In cambio abbiamo erosione, specie in pericolo, distruzione degli habitat, improvvise inondazioni, erbacce esotiche infestanti, desertificazione, e un paesaggio fra i più degradati della Terra. Che in gran parte non si riprenderà mai.

George Wuerthner di Eugene, Oregon, è uno dei più dichiarati nemici dell’allevamento sulle terre pubbliche. Demolisce il Mito del Cowboy e prevede la fine di questo allevamento: una delle più incredibili farse della storia americana.

Tim: Quando hai cominciato ad andare contro il Mito del Cowboy?

George: Mi sono evoluto in modo graduale verso l’attività riguardante i pascoli.

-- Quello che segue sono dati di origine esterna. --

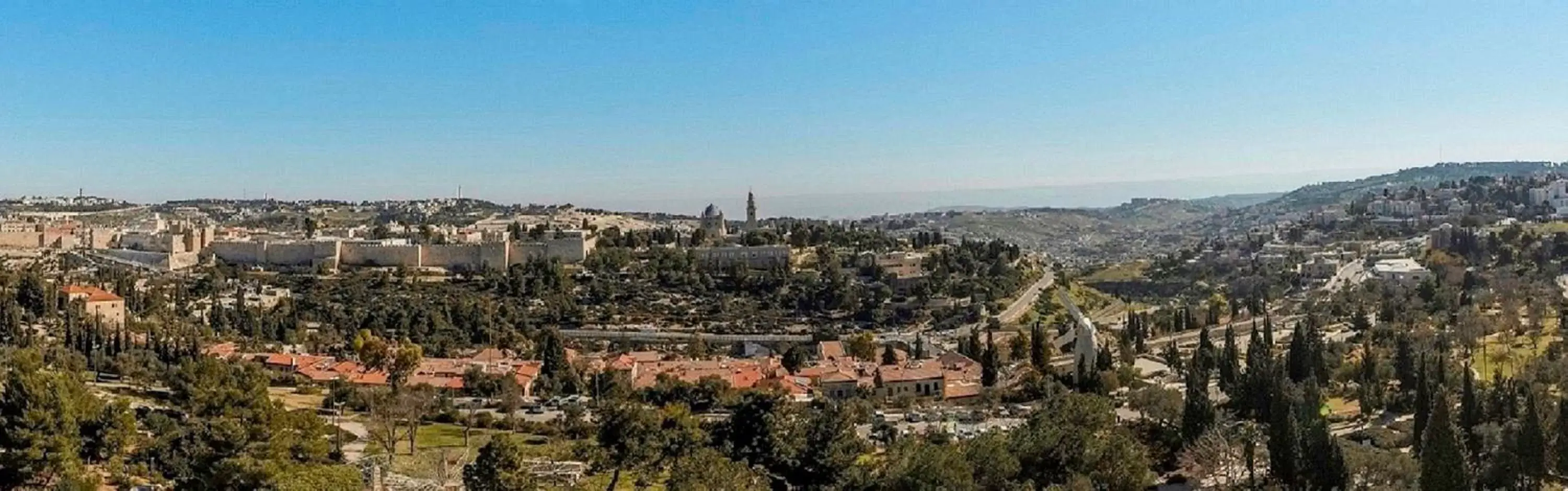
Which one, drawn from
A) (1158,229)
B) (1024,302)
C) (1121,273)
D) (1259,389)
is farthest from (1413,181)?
(1259,389)

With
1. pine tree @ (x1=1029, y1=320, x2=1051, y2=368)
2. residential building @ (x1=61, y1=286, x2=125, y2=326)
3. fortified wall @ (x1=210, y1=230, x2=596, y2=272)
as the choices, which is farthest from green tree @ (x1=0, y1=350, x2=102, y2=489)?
fortified wall @ (x1=210, y1=230, x2=596, y2=272)

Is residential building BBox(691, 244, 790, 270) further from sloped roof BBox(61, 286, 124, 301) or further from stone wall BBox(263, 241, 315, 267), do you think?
sloped roof BBox(61, 286, 124, 301)

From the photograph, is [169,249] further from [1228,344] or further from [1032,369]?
[1228,344]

Al liceo, lavoravo in ristorantino di hamburger. Pensavo che la cosa migliore di quel posto fossero le polpette gratis. Ho anche lavorato in un paio di ranch all’epoca. Riparavo gli steccati, cavalcavo attraverso la brughiera a cercare i vitelli e ammucchiavo balle di Fieno Insomma ho un po’ di esperienza diretta col ranch e il suo stile di vita. É in un certo modo attraente: specie se non si conoscono i costi ambientali.

Ho iniziato a cambiare idea, dopo queste esperienze. Nei primi anni di università, ho studiato biologia e botanica delle specie selvatiche. Poi mi sono specializzato in scienze di gestione sperando di trovare un lavoro nel servizio pubblico di controllo. In altre parole, non ero implicitamente ostile all’allevamento e all’attività dei ranch. Ma più osservavo l’evolversi di molte questioni ambientali nell’Ovest, più vedevo ripresentarsi il medesimo settore: l’allevamento. Sono arrivato a concludere che i suoi effetti cumulativi superano di gran lunga tutti gli altri, da qui la mia conversione a militante sui problemi del pascolo.

Tim: George, qual è il problema dell’attività dei ranch sui terreni pubblici?

George: interessa più superfici di qualunque altra attività. Circa il 90% di quelle del Bureau of Land Management (BLM), il 70% di quelle del Servizio Forestale, decine di parchi nazionali, oasi faunistiche, zone di proprietà statale e addirittura di governi locali, subiscono gli effetti delle attività di allevamento. A causa dell’enorme estensione geografica, anche se si trattasse di un uso positivo dello spazio, sarebbe comunque oggetto di preoccupazione.

Ma non è affatto positivo. É la principale fonte di inquinamento idrico dell’Ovest. É il principale agente di erosione del suolo. É la causa principale dei pericoli di Estinzione delle specie. È il motivo per cui non abbiamo lupi in tutto l’Ovest. É una delle ragioni principali per cui i quattro quinti delle specie native di pesci a ovest dello spartiacque continentale sono in pericolo o minacciate.

Siamo di fronte a una crisi di biodiversità. Certo è auspicabile una tutela delle superfici di proprietà privata, anche se c’è da chiedersi se riusciremo mai ad ottenere qualcosa di meglio che risultati scarsi ed episodici. Sono le superfici pubbliche però l’elemento critico di qualunque impegno per la protezione della biodiversità, là dove le dimensioni sono tali che i processi ecologici come gli incedi spontanei o la predazione possono operare. Se proprio vogliamo continuare ad allevare vacche, facciamolo comunque altrove. Ci sono certamente spazi migliori a questo scopo, che non i territori occidentali di proprietà pubblica.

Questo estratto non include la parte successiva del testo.